For j-th cell, the objective is:
$$\begin{array}{*{20}l} \begin{aligned} \underset{{\boldsymbol{B}}^{\top}_{j}}{\min} &\sum\limits_{j = 1}^{N}||\left(1-{\boldsymbol{D}}^{\top}_{j}\right)\circ{\boldsymbol{X}}^{\top}_{j} \\ &- \left[\left(1-{\boldsymbol{D}}_{\bar{j}}^{\top}\right)\circ\left({\boldsymbol{A}}_{j\bar{j}} \odot {\boldsymbol{X}}^{\top}_{\overline{j}}\right)\right]{\boldsymbol{B}}^{\top}_{j}||_{F}^{2} \\ &+ \lambda \left|\left|{\boldsymbol{B}}^{\top}_{j}\right|\right|_{1},\\ \text{ sub}&\text{ject to }{\boldsymbol{B}}^{\top}_{j} \geq 0 \\ \end{aligned} \end{array} $$
(7)
\(\mathcal {L}\)1 is applied to avoid over-fitting and further ensure that the imputation borrow information from the cell’s most similar neighbors.
Assume \(y \in \mathbb {R}^{M} = \left (1-{\boldsymbol {D}}^{\top }_{j}\right)\circ {\boldsymbol {X}}^{\top }_{j},\beta \in \mathbb {R}^{N} = {\boldsymbol {B}}_{j}^{\top }, X \in \mathbb {R}^{M \times N} = \left (1-{\boldsymbol {D}}_{\bar {j}}^{\top }\right)\circ \left ({\boldsymbol {A}}_{j\bar {j}} \odot {\boldsymbol {X}}^{\top }_{\overline {j}}\right)\), for each j-th cell we can simplify the objective to non-negative least squares lasso regression \(\min _{\beta }\left |\left |y - X\beta \right |\right |_{2}^{2} + \lambda \left |\left |\beta \right |\right |_{1},\beta \geq 0\), and solve it by coordinate descent [31].
I-Impute
As mentioned, I-Impute performs a self-consistent imputation on scRNA-seq data. The method is as illustrated in Fig. 1b. I-Impute utilizes C-Impute to iteratively refine SAVER processed data. After a few iterations, the result converges to a self-consistent matrix (<θ) and is given as I-Impute’s output.
We define self-consistency of a functional mapping f:x→x given by input data X∈M×N:
$$\begin{array}{*{20}l} \begin{aligned} {\boldsymbol{X}}_{output} &= f({\boldsymbol{X}}) \\ \text{self-consistency}\,(f; {\boldsymbol{X}}) &= \frac{\left|\left|{\boldsymbol{X}}_{output} - f\left({\boldsymbol{X}}_{output}\right)\right|\right|^{2}_{F}}{M \times N} \\ \text{self-consistency}\,(f; {\boldsymbol{X}}) &< \theta \rightarrow f \text{ is self-consistent} \end{aligned} \end{array} $$
(8)

Your task
Please reproduce the part of the imputation text starting with "Assume \(y \in" and going on through "coordinate descent [31].", keeping every word and symbol unchanged.

Data to examine

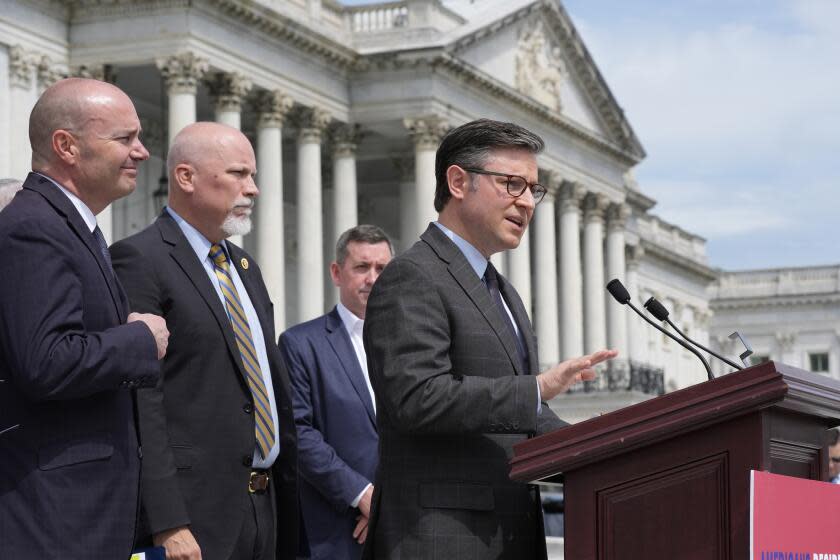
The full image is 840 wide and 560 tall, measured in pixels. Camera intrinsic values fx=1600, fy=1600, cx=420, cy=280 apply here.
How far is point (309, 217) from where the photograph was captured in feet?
135

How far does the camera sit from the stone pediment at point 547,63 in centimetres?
4784

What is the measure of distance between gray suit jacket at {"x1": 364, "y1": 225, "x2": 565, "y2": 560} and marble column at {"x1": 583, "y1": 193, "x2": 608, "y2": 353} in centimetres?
5087

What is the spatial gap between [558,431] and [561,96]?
49.5 meters

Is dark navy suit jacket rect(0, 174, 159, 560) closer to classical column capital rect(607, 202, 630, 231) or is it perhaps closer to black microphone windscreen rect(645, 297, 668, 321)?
black microphone windscreen rect(645, 297, 668, 321)

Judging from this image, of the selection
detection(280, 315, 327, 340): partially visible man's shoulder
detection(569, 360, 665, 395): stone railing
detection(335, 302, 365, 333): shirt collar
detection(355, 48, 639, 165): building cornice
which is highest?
detection(355, 48, 639, 165): building cornice

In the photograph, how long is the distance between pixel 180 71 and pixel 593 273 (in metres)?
24.3

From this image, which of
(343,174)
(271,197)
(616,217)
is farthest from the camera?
(616,217)

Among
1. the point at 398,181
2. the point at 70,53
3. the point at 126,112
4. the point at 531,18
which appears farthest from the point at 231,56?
the point at 126,112

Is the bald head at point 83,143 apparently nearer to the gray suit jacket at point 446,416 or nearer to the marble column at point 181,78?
the gray suit jacket at point 446,416

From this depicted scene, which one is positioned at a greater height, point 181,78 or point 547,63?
point 547,63

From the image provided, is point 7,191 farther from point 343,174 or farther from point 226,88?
point 343,174

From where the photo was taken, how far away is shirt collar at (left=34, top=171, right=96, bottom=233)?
18.5 feet

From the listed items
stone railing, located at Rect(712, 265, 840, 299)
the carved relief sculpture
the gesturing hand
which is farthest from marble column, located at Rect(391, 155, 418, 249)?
stone railing, located at Rect(712, 265, 840, 299)

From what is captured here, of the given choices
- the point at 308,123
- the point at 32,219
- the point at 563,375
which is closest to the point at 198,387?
the point at 32,219
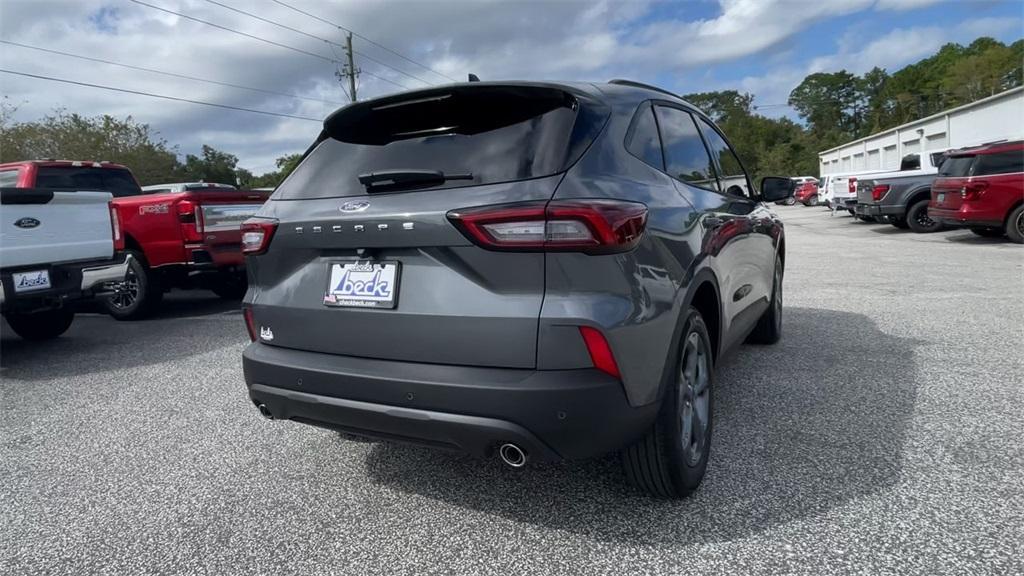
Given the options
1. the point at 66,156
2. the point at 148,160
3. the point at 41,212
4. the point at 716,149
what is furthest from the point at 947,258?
the point at 148,160

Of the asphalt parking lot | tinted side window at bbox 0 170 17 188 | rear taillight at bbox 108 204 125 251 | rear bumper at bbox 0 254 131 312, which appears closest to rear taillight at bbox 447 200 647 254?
the asphalt parking lot

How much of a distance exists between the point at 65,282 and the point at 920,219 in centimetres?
1661

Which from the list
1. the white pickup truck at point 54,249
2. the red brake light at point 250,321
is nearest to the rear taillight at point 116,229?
the white pickup truck at point 54,249

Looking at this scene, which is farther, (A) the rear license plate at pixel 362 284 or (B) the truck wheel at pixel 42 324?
(B) the truck wheel at pixel 42 324

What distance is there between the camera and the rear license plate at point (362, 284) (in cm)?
229

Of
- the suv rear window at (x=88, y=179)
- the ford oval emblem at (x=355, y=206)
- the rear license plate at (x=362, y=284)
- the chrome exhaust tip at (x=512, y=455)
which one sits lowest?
the chrome exhaust tip at (x=512, y=455)

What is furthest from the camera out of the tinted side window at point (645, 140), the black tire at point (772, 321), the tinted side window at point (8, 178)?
the tinted side window at point (8, 178)

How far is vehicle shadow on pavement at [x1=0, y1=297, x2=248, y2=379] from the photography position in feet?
17.9

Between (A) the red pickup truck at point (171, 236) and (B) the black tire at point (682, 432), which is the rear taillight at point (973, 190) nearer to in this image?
(B) the black tire at point (682, 432)

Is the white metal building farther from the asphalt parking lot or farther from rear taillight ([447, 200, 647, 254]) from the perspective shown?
rear taillight ([447, 200, 647, 254])

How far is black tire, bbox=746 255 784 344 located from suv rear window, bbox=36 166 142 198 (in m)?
7.39

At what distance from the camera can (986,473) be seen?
2.75 m

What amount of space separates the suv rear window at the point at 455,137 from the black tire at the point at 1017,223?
41.5 feet

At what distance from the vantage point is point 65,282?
219 inches
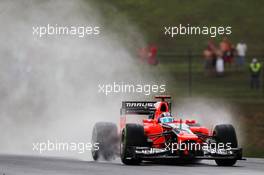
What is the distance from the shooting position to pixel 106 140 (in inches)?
994

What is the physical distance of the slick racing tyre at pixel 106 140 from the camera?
2512 centimetres

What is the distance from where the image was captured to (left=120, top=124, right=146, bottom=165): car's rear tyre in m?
23.3

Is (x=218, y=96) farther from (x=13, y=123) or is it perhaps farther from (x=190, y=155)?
(x=190, y=155)

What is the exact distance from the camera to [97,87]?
4084 centimetres

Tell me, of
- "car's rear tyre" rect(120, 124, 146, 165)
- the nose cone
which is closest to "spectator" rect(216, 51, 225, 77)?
"car's rear tyre" rect(120, 124, 146, 165)

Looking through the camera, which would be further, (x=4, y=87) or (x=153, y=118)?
(x=4, y=87)

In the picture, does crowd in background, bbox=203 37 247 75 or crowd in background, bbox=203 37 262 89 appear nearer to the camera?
crowd in background, bbox=203 37 262 89

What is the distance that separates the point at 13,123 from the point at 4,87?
4879 mm

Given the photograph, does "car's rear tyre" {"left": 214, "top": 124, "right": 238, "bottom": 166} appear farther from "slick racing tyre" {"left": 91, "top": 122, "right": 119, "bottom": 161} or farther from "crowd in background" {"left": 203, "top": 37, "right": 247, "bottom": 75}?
"crowd in background" {"left": 203, "top": 37, "right": 247, "bottom": 75}

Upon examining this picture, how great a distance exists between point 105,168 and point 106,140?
260 cm

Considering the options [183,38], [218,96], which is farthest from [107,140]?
[183,38]

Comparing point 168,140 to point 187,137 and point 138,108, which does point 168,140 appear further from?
point 138,108

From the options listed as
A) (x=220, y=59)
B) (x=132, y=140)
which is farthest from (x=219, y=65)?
(x=132, y=140)

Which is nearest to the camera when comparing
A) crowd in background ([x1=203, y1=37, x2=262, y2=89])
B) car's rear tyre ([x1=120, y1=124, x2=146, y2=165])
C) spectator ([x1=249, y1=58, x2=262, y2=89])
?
car's rear tyre ([x1=120, y1=124, x2=146, y2=165])
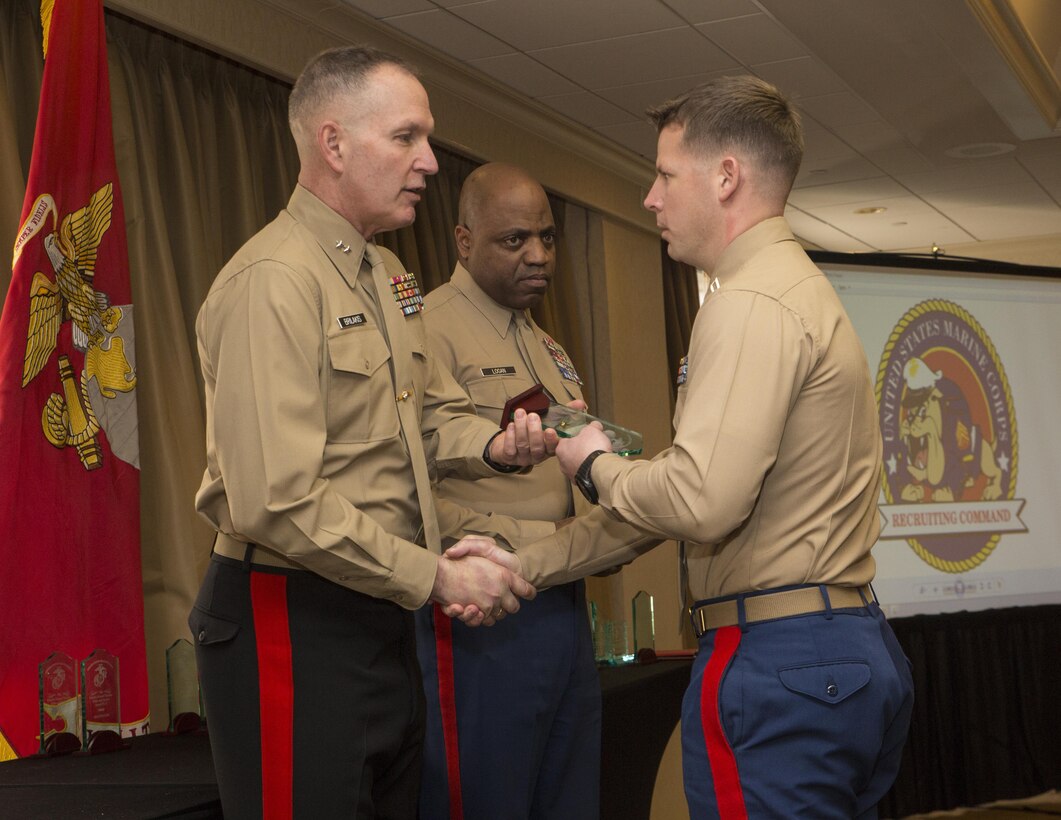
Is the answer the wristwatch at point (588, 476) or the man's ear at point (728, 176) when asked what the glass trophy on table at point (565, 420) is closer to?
the wristwatch at point (588, 476)

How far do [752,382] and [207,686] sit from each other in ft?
2.98

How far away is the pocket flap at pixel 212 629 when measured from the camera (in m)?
1.71

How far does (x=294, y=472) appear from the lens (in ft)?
5.47

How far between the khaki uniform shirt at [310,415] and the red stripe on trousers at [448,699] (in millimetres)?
471

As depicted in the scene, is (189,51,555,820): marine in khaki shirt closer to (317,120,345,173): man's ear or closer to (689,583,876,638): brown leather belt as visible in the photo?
(317,120,345,173): man's ear

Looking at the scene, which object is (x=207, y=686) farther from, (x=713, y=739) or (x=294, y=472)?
(x=713, y=739)

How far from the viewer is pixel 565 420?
2.26m

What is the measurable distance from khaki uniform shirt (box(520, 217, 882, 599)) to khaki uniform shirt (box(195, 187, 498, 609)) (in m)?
0.36

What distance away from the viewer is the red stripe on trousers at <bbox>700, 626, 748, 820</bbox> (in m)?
1.73

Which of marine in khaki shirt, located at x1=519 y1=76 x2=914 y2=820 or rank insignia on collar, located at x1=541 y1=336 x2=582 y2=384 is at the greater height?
rank insignia on collar, located at x1=541 y1=336 x2=582 y2=384

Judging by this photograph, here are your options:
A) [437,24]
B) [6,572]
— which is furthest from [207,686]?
[437,24]

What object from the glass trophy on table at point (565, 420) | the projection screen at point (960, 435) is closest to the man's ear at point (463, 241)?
the glass trophy on table at point (565, 420)

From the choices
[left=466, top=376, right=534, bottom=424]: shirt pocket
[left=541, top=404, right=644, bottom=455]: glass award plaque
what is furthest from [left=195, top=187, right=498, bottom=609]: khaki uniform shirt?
[left=466, top=376, right=534, bottom=424]: shirt pocket

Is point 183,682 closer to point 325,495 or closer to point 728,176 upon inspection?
point 325,495
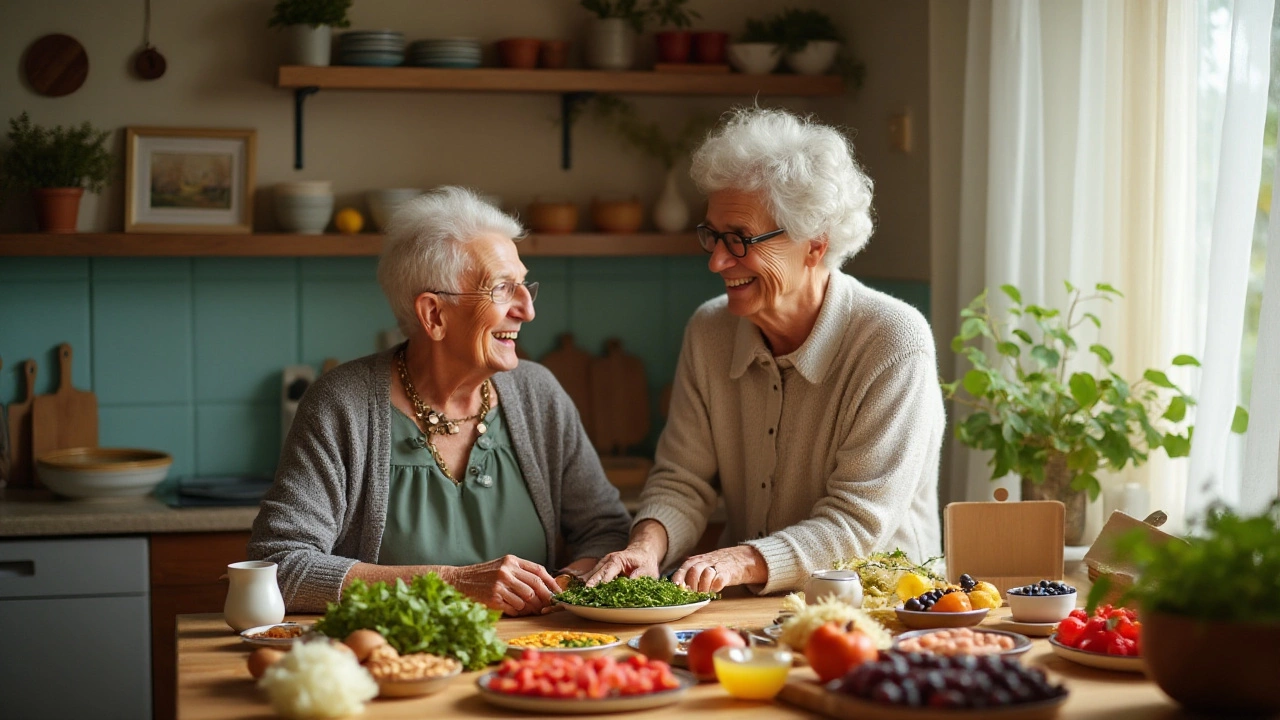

Task result
Assume \(y \in \mathbb {R}^{M} = \left (1-{\boldsymbol {D}}^{\top }_{j}\right)\circ {\boldsymbol {X}}^{\top }_{j},\beta \in \mathbb {R}^{N} = {\boldsymbol {B}}_{j}^{\top }, X \in \mathbb {R}^{M \times N} = \left (1-{\boldsymbol {D}}_{\bar {j}}^{\top }\right)\circ \left ({\boldsymbol {A}}_{j\bar {j}} \odot {\boldsymbol {X}}^{\top }_{\overline {j}}\right)\), for each j-th cell we can simplify the objective to non-negative least squares lasso regression \(\min _{\beta }\left |\left |y - X\beta \right |\right |_{2}^{2} + \lambda \left |\left |\beta \right |\right |_{1},\beta \geq 0\), and solve it by coordinate descent [31].